А в мае 1989 года эта поездка все же состоялась. Московский горком издыхающего к тому времени комсомола совместно с Варшавским горкомом также находящегося при смерти Союза социалистической польской молодежи решили организовать поездку творческой молодежи Москвы в Варшаву. В состав нашей группы входил поэт и драматург Виктор Коркия , автор гремевшей тогда пьесы «Черный человек, или Я бедный Сосо Джугашвили», режиссер, а впоследствии ведущий «Эха Москвы» Матвей Ганапольский, поэт Владимир Друк, рок-музыкант Сергей Рыженко, какой-то неизвестный безумец, чье имя и профессию сейчас уже не вспомнить (остался в памяти только его белый костюм), и я.
Все двое суток до Варшавы мы пили не просыхая — кроме Ганапольского , не отрывавшего от уха приемник, по которому шла трансляция Первого съезда народных депутатов. Когда на первой же после границы станции в вагон вошел польский пограничник, безумец опустился перед ним на колени и попросил политического убежища. Пограничник объяснил, что не располагает для этого необходимыми полномочиями. Судя по тому, что на обратном пути безумца мы уже не видели, решить этот вопрос ему, вероятно, удалось.
На вокзале в Варшаве нас встретил местный комсомольский босс , раздал конверты с небольшими пенензами [деньгами] и пропал навсегда. Рыженко объявил , что он сначала будет тусоваться со своими друзьями, местными рокерами, а потом автостопом поедет по всей Польше навещать остальных, и, таким образом, наша ближайшая встреча состоится в день отъезда.
Четыре дня , проведенные в Варшаве, прошли под знаком слова Solidarność. Оно звучало по радио , в очередях, смотрело на нас с газетных полос и бесчисленных красно-белых плакатов с этим ставшим известным на весь мир логотипом.

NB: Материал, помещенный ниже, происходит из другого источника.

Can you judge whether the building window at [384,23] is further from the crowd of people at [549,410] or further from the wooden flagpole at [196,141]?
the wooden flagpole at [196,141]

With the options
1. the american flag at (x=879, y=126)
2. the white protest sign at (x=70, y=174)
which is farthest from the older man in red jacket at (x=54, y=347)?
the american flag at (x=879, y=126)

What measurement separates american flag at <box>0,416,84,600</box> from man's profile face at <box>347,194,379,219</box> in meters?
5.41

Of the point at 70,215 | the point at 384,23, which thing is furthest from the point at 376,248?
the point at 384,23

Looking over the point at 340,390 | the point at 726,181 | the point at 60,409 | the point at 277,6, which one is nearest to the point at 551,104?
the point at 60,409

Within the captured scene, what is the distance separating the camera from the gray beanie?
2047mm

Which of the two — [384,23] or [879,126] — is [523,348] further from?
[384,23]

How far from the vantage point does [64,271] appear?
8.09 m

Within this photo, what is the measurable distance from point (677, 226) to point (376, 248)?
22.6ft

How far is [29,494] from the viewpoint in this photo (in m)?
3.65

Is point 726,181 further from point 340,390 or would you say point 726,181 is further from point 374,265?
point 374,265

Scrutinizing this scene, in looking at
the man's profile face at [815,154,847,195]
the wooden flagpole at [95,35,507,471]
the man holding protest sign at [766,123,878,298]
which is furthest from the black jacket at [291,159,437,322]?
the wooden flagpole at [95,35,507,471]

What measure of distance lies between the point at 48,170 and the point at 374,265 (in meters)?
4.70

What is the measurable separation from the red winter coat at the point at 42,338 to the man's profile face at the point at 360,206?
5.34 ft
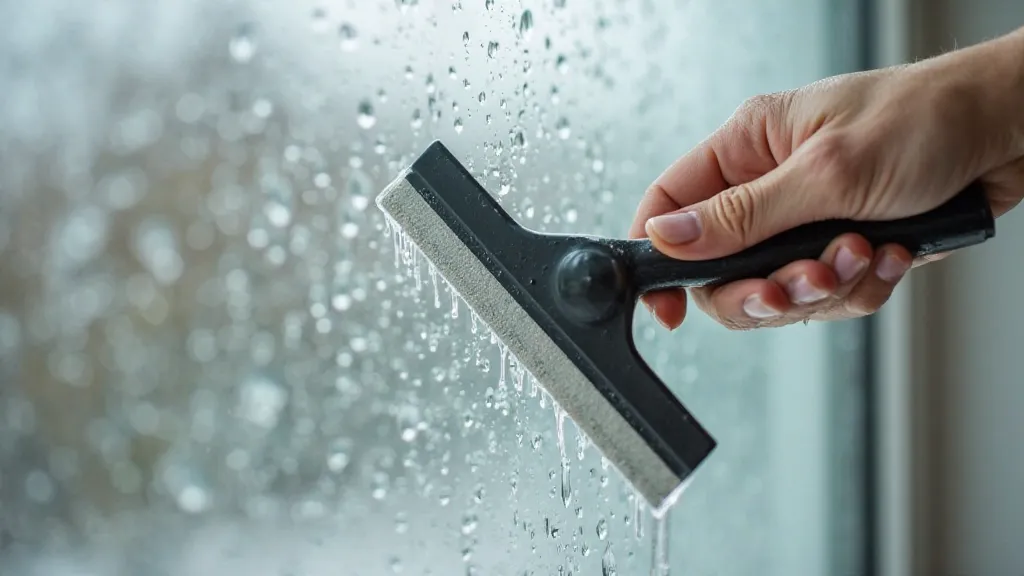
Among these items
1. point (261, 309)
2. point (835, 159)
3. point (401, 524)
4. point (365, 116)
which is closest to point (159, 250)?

Пресловутый воздух свободы, сыгравший некогда злую шутку с профессором Плейшнером, пьянил и нас.
Видимо , этим можно объяснить то, что, проходя мимо Варшавского университета, в который, не помню уже по какой причине, нельзя было пройти через основной вход, мы с Володей Друком и Витей Коркией перелезли через забор и несколько часов братались со студентами. Набратались, видимо, изрядно, потому что вечером, когда нас в качестве почетных гостей пригласили принять участие в съезде польских писателей, я, оказавшись на трибуне, забыл все польские слова. «Ладно, не мучься, — крикнули мне из зала, — говори по-русски, мы всё понимаем».
Помню , как друзья привели нас в местный штаб «Солидарности», который по каким-то неведомым причинам, возможно, из соображений конспирации, располагался в кафе Niespodzianka на площади Конституции. Было полное ощущение, что мы попали в Смольный из фильма «Ленин в октябре». По длинным коридорам сновали озабоченные люди, отдавались отрывистые приказы, не исключаю даже, что где-то стоял винтажный телеграфный аппарат.
Утром в день отъезда я отправился на толкучку , где выменял свои часы «Полет» на майку с надписью Solidarność. Проходя нашу таможню , я на всякий случай надел ее под рубашку. Впрочем, это уже было не обязательно, поскольку перестройка уже три года как бушевала на наших бескрайних просторах.